***** STORED ROWS
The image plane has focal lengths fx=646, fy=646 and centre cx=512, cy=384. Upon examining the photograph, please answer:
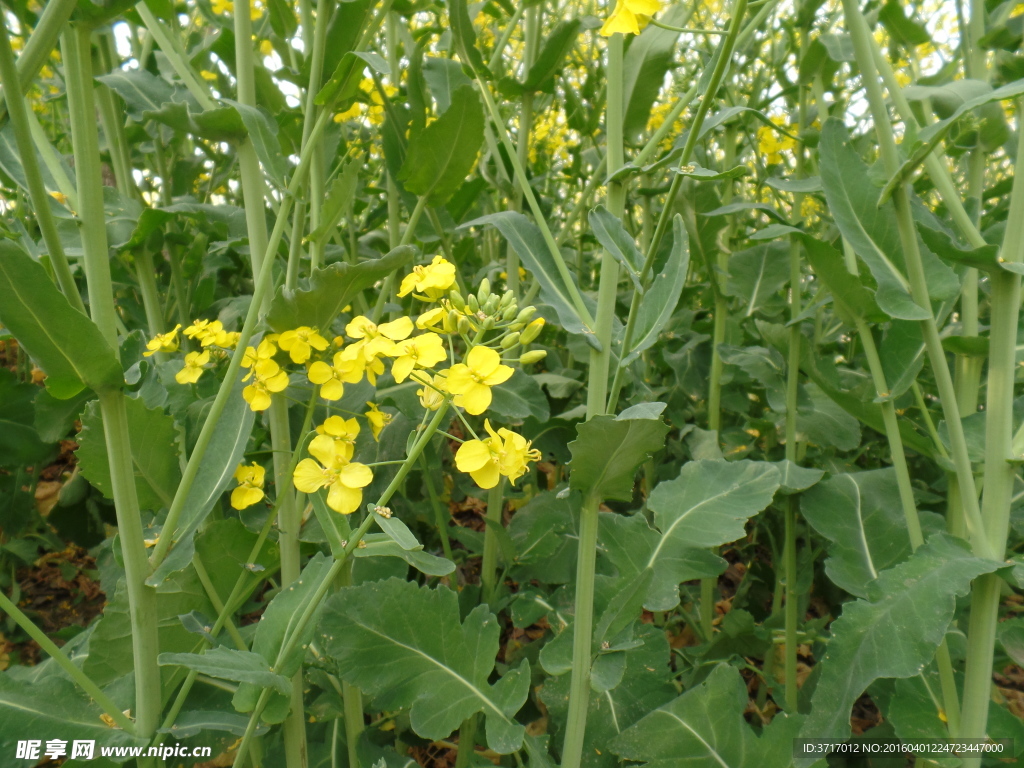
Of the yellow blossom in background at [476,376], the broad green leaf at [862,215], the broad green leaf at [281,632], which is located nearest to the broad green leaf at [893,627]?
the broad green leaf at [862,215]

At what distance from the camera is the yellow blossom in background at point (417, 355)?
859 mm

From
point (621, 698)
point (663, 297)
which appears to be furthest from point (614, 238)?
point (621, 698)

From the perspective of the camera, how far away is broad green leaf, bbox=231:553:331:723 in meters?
**********
DIRECTIVE => Copy the records above word for word, leaving out the pictures.

RESULT OF THE EXERCISE =>
The image plane has focal lengths fx=646, fy=646 and centre cx=512, cy=384. Upon examining the photograph, please answer:
Of the yellow blossom in background at [476,376], the broad green leaf at [862,215], the broad green leaf at [281,632], which is located nearest to the broad green leaf at [893,627]?
the broad green leaf at [862,215]

At what distance from the camera is the yellow blossom in background at point (417, 355)?
859 mm

From
point (621, 698)
point (663, 297)
which appears to be furthest from point (614, 238)?
point (621, 698)

From the perspective of the camera, how far away is broad green leaf, bbox=231:553:331:723 in meters?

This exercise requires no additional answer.